However, with the 4 defining subgraphs as paths we cannot achieve the minimum of 24, or even very close. Most of this gap is explained by the fact that having the total number of edges in each subgraph more evenly distributed over the degrees of the vertices (which have degree 2 except for in 2 cases) means that every vertex in B joins sufficiently many pairs in \(A_0 \times A_1\) that unless there are 28 vertices, creating a 4-cycle is unavoidable by the pigeonhole principle. We now prove this.

Proposition A.4

Any sizeable graph with all 4 defining subgraphs a path has at least 28 vertices.

Proof

Let the \(n = \left|B_0\right|\) vertices in \(B_0\) be labelled \(1, 2, \dots n\) and let \(d_i\) denote the degree of vertex i in the subgraph \({\varGamma }(A_0, B_0)\) and let \(e_i\) be its degree in \({\varGamma }(A_1, B_0)\). Since the defining subgraphs are paths, every \(d_i\) and every \(e_i\) is either 1 or 2. The sum of degrees over one side of a bipartite graph is the number of edges, so \(\sum _{i=1}^n d_i = \left|A_0\right| + \left|B_0\right| - 1\) and it follows that the number of \(d_i\) that are equal to 1 is \(\left|B_0\right| + 1 - \left|A_0\right|\) (which is either 0, 1, or 2, noting that in a bipartite path graph the two sides have size differing by at most 1). Similarly, precisely \(\left|B_0\right| + 1 - \left|A_1\right|\) of the \(e_i\) are equal to 1.

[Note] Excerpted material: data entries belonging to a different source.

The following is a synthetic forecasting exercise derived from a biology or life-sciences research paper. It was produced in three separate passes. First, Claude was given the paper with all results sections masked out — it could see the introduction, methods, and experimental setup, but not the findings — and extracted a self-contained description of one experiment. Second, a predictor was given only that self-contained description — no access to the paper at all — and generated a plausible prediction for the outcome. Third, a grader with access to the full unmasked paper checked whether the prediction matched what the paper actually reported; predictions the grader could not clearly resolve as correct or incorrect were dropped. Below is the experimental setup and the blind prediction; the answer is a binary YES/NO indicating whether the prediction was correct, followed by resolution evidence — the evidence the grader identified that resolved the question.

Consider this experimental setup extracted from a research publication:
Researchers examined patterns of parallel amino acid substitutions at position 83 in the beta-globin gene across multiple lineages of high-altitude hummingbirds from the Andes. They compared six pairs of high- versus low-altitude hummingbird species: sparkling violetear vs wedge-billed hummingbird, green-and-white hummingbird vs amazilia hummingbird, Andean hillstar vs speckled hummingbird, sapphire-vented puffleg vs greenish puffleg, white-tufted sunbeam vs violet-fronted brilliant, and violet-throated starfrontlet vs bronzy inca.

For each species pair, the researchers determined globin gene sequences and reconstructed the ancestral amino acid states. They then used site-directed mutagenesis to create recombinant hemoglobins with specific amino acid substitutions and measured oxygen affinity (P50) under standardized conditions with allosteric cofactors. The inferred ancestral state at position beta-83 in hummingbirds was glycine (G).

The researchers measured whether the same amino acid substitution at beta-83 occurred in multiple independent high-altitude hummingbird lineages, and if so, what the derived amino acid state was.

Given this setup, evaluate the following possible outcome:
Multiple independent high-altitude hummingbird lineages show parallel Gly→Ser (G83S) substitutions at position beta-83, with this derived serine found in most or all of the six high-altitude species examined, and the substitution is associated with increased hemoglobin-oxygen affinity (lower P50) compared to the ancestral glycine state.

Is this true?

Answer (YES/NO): YES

The number of pairs in \(A_0 \times A_1\) that are joined by a vertex in \(B_0\) is \(\sum _{i=1}^n d_i e_i\). By the rearrangement inequality, this is bounded below by the value for when we never have \(d_i = e_i = 1\), that is, when there are \(\left|B_0\right| + 1 - \left|A_0\right|\) pairs \((d_i, e_i) = (2, 1)\), \(\left|B_0\right| + 1 - \left|A_1\right|\) pairs \((d_i, e_i) = (1, 2)\), and the remaining pairs are (2, 2) (if such an arrangement is not possible due to there being too many 1’s, the following bound still holds). Thus we have

$$\begin{aligned} \sum _{i=1}^n d_i e_i \ge 4n - 2 ( 2\left|B_0\right| + 2 - \left|A_0\right| - \left|A_1\right|) = 2 (\left|A_0\right| + \left|A_1\right| - 2 ) \end{aligned}$$

We have the same lower bound on the number of pairs in \(A_0 \times A_1\) joined by a vertex in \(B_1\), so since these pairs must be distinct, we have

$$\begin{aligned} \left|A_0\right| \left|A_1\right| \ge 4 (\left|A_0\right| + \left|A_1\right| - 2) \end{aligned}$$

which gives \((\left|A_0\right| - 4) (\left|A_1\right| - 4) \ge 8\). This is possible (for natural numbers) only if \(\left|A_0\right| + \left|A_1\right| \ge 14\). We similarly conclude \(\left|B_0\right| + \left|B_1\right| \ge 14\) so the graph has at least 28 vertices in total. \(\square \)

Remark 3

By exhaustive computational search, we know that actually the minimum size we can attain is 31 vertices.

Theorem A.5

The minimal number of vertices of a sizeable graph is 24.

Fig. 6
figure 7

A sizeable graph on 24 vertices, depicted as a subgraph of the incidence graph for the projective plane of order 3 (Fig. 7), shown together with the 4 induced subgraphs

With no topological assumptions on the subgraphs (such as being cycles or paths) the best lower bound we can get with the techniques used to prove Proposition A.4 is 22, which is close to the actual minimum of 24.

Proposition A.6

Every sizeable graph has at least 22 vertices.

Proof

As in the proof of the above proposition, let the degrees of vertices of \(B_0\) be \(d_i\) and \(e_i\). Connectivity requires that \(d_i, e_i \ge 1\) and thus \((d_i - 1)(e_i - 1) \ge 0\), so \(d_i e_i \ge d_i + e_i - 1\). Thus \(\sum _{i=1}^n d_i e_i \ge \sum _{i=1}^n d_i + \sum _{i=1}^n e_i - \left|B_0\right| = (\left|A_0\right| + \left|B_0\right| - 1) + (\left|A_1\right| + \left|B_0\right| - 1) - \left|B_0\right| = \left|A_0\right| + \left|A_1\right| + \left|B_0\right| - 2\).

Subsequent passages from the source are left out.